### Instruction
Make an exact copy of the data below, leaving out every picture.

Spatial relation data
==========

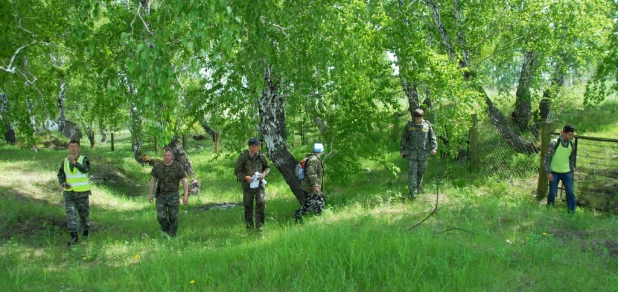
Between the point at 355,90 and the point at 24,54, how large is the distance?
23.1ft

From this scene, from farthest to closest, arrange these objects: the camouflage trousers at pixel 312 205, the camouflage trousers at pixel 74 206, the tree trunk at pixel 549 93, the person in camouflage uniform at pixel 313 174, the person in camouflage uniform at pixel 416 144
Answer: the tree trunk at pixel 549 93 → the person in camouflage uniform at pixel 416 144 → the camouflage trousers at pixel 312 205 → the person in camouflage uniform at pixel 313 174 → the camouflage trousers at pixel 74 206

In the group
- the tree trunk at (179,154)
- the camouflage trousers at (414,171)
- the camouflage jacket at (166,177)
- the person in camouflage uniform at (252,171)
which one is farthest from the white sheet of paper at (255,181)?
the tree trunk at (179,154)

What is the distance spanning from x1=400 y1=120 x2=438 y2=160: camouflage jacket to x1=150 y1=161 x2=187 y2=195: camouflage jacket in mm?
4521

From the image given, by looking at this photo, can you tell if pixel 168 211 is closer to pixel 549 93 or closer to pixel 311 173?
pixel 311 173

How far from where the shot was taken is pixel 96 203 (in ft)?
39.8

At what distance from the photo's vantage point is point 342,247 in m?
5.57

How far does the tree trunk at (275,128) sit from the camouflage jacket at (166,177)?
95.2 inches

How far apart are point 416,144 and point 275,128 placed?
3030 mm

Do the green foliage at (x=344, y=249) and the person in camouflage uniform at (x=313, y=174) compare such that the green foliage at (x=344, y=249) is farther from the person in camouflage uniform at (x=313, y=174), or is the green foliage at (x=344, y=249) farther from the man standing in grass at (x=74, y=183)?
the person in camouflage uniform at (x=313, y=174)

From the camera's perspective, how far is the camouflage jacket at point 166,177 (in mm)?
7952

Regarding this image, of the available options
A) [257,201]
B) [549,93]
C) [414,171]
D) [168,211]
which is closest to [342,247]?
[257,201]

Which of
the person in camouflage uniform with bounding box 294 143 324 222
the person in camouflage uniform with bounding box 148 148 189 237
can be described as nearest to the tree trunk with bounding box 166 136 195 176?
the person in camouflage uniform with bounding box 148 148 189 237

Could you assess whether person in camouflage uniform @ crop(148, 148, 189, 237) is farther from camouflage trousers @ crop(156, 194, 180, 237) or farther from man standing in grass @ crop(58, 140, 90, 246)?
man standing in grass @ crop(58, 140, 90, 246)

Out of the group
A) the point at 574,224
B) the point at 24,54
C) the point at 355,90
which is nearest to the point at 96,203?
the point at 24,54
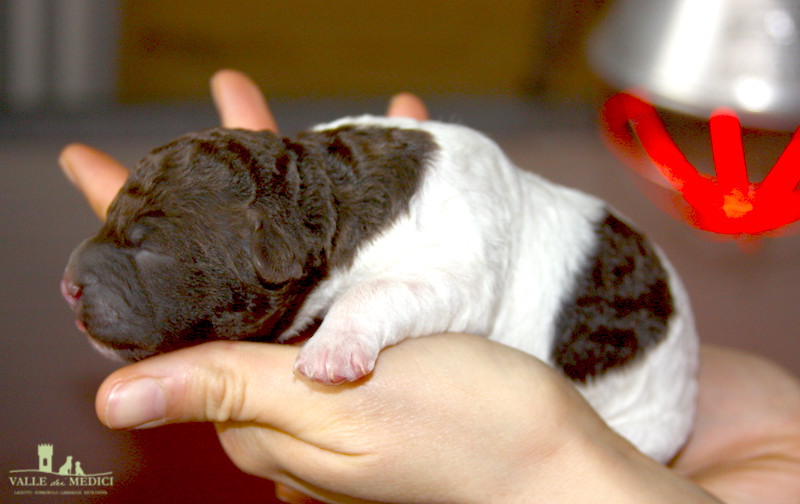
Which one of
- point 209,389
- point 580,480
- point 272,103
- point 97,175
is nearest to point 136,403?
point 209,389

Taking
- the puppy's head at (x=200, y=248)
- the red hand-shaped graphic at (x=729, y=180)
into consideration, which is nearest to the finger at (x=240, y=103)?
the puppy's head at (x=200, y=248)

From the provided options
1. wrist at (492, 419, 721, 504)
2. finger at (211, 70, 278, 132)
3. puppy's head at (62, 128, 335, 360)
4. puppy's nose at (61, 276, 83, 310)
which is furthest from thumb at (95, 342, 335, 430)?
finger at (211, 70, 278, 132)

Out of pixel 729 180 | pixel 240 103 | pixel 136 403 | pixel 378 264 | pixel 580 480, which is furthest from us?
pixel 240 103

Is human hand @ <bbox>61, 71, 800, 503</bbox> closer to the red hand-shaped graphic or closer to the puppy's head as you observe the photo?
the puppy's head

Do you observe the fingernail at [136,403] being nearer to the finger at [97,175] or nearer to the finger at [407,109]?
the finger at [97,175]

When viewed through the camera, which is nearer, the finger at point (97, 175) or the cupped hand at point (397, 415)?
the cupped hand at point (397, 415)

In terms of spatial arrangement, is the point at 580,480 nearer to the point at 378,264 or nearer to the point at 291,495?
the point at 378,264
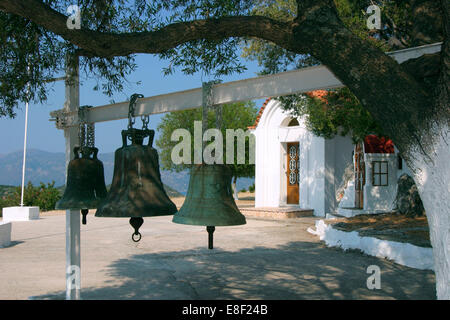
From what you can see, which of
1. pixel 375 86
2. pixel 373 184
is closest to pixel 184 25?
pixel 375 86

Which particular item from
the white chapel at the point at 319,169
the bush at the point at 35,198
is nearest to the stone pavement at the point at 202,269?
the white chapel at the point at 319,169

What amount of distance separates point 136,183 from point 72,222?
2.23 meters

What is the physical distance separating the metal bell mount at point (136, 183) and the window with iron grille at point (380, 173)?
15.6 metres

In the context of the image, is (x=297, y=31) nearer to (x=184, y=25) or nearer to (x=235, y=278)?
(x=184, y=25)

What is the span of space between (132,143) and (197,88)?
2.65 ft

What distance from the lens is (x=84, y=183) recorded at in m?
4.86

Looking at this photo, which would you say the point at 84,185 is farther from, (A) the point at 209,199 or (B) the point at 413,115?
(B) the point at 413,115

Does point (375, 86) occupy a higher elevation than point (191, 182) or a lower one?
higher

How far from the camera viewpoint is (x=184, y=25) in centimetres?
407

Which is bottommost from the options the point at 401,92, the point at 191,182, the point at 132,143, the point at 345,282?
the point at 345,282

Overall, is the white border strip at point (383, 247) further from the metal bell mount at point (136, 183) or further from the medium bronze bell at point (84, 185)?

==========

### Output of the task
Between the point at 355,90 and the point at 24,54, how large is the distance?
23.1ft

From this scene, from farthest to closest, arrange these objects: the camouflage trousers at pixel 312 205, the camouflage trousers at pixel 74 206, the tree trunk at pixel 549 93, the person in camouflage uniform at pixel 313 174, the person in camouflage uniform at pixel 416 144
Answer: the tree trunk at pixel 549 93 → the person in camouflage uniform at pixel 416 144 → the camouflage trousers at pixel 312 205 → the person in camouflage uniform at pixel 313 174 → the camouflage trousers at pixel 74 206

In the group
- the tree trunk at (179,154)
- the camouflage trousers at (414,171)
- the camouflage jacket at (166,177)
- the person in camouflage uniform at (252,171)
which one is farthest from the white sheet of paper at (255,181)?
the tree trunk at (179,154)

What is the distance spanning from x1=400 y1=120 x2=438 y2=160: camouflage jacket to x1=150 y1=161 x2=187 y2=195: camouflage jacket in mm?
4521

From the image given, by looking at this photo, can you tell if pixel 168 211 is closer to pixel 549 93 or closer to pixel 311 173?
pixel 311 173

How far from where the shot was taken is pixel 96 203 (in ft)?
39.8

At what distance from the photo's vantage point is point 342,247 in m?
5.57

How far does the tree trunk at (275,128) sit from the camouflage jacket at (166,177)?
95.2 inches

How far apart are point 416,144 and point 275,128 placed?
3030 mm

Do the green foliage at (x=344, y=249) and the person in camouflage uniform at (x=313, y=174) compare such that the green foliage at (x=344, y=249) is farther from the person in camouflage uniform at (x=313, y=174), or is the green foliage at (x=344, y=249) farther from the man standing in grass at (x=74, y=183)?
the person in camouflage uniform at (x=313, y=174)

From the camera's perspective, how far is the camouflage jacket at point 166,177 (in mm)?
7952

Regarding this image, of the available options
A) [257,201]
B) [549,93]
C) [414,171]
D) [168,211]
which is closest to [342,247]?
[257,201]

Which of
the person in camouflage uniform with bounding box 294 143 324 222
the person in camouflage uniform with bounding box 148 148 189 237
can be described as nearest to the tree trunk with bounding box 166 136 195 176?
the person in camouflage uniform with bounding box 148 148 189 237

Could you assess whether person in camouflage uniform @ crop(148, 148, 189, 237) is farther from camouflage trousers @ crop(156, 194, 180, 237) or farther from man standing in grass @ crop(58, 140, 90, 246)?
man standing in grass @ crop(58, 140, 90, 246)

Out of the group
A) the point at 574,224
B) the point at 24,54
C) the point at 355,90
which is nearest to the point at 96,203?
the point at 24,54
Which one of
- point 209,389
- point 580,480
- point 272,103
- point 97,175
is nearest to point 136,403?
point 209,389

Taking
- the puppy's head at (x=200, y=248)
- the red hand-shaped graphic at (x=729, y=180)
into consideration, which is nearest to the finger at (x=240, y=103)?
the puppy's head at (x=200, y=248)

From the provided options
1. wrist at (492, 419, 721, 504)
2. finger at (211, 70, 278, 132)
3. puppy's head at (62, 128, 335, 360)
4. puppy's nose at (61, 276, 83, 310)
which is furthest from thumb at (95, 342, 335, 430)?
finger at (211, 70, 278, 132)

Out of pixel 729 180 | pixel 240 103 | pixel 136 403 | pixel 378 264 | pixel 580 480, which is furthest from us?
pixel 240 103

Is human hand @ <bbox>61, 71, 800, 503</bbox> closer to the red hand-shaped graphic or closer to the puppy's head as you observe the photo?
the puppy's head

Do you observe the fingernail at [136,403] being nearer to the finger at [97,175] or nearer to the finger at [407,109]?
the finger at [97,175]

When viewed through the camera, which is nearer, the finger at point (97, 175) or the cupped hand at point (397, 415)?
the cupped hand at point (397, 415)

In terms of spatial arrangement, is the point at 580,480 nearer to the point at 378,264 or nearer to the point at 291,495?
the point at 378,264
From what you can see, which of
1. pixel 375 86
2. pixel 373 184
is closest to pixel 184 25?
pixel 375 86

Which particular item from
the white chapel at the point at 319,169
the bush at the point at 35,198
is nearest to the stone pavement at the point at 202,269?
the white chapel at the point at 319,169

What amount of distance separates point 136,183 from point 72,222?
2.23 meters

What is the physical distance separating the metal bell mount at point (136, 183) and the window with iron grille at point (380, 173)?
15.6 metres

In the context of the image, is (x=297, y=31) nearer to (x=184, y=25) or nearer to (x=235, y=278)?
(x=184, y=25)

What is the span of space between (132,143) and (197,88)?
2.65 ft

What distance from the lens is (x=84, y=183) recorded at in m?
4.86

Looking at this photo, which would you say the point at 84,185 is farther from, (A) the point at 209,199 or (B) the point at 413,115?
(B) the point at 413,115

Does point (375, 86) occupy a higher elevation than point (191, 182) or a lower one?
higher

How far from the camera viewpoint is (x=184, y=25) in centimetres?
407

Which is bottommost from the options the point at 401,92, the point at 191,182, the point at 132,143, the point at 345,282?
the point at 345,282

Overall, is the white border strip at point (383, 247) further from the metal bell mount at point (136, 183) or further from the medium bronze bell at point (84, 185)?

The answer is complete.